# Work item
Track down each line below containing the string "site" and copy it.

# Source data
.....

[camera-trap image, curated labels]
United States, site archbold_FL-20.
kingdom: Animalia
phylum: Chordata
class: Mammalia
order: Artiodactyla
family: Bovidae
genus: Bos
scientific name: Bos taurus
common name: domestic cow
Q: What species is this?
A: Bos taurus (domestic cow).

.....

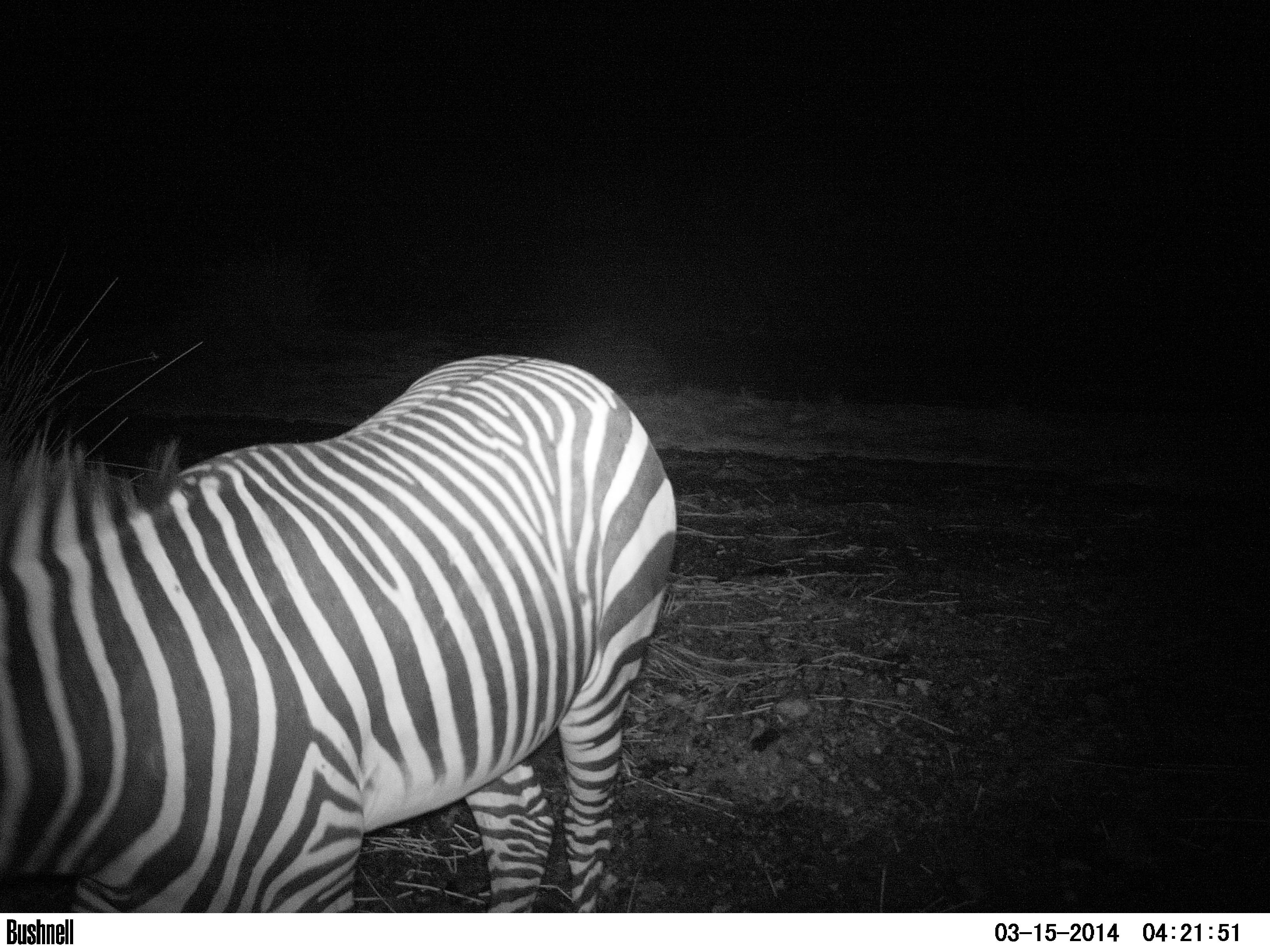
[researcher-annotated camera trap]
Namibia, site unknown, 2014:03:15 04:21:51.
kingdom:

.....

# Reply
United States, site archbold_FL-20.
Namibia, site unknown, 2014:03:15 04:21:51.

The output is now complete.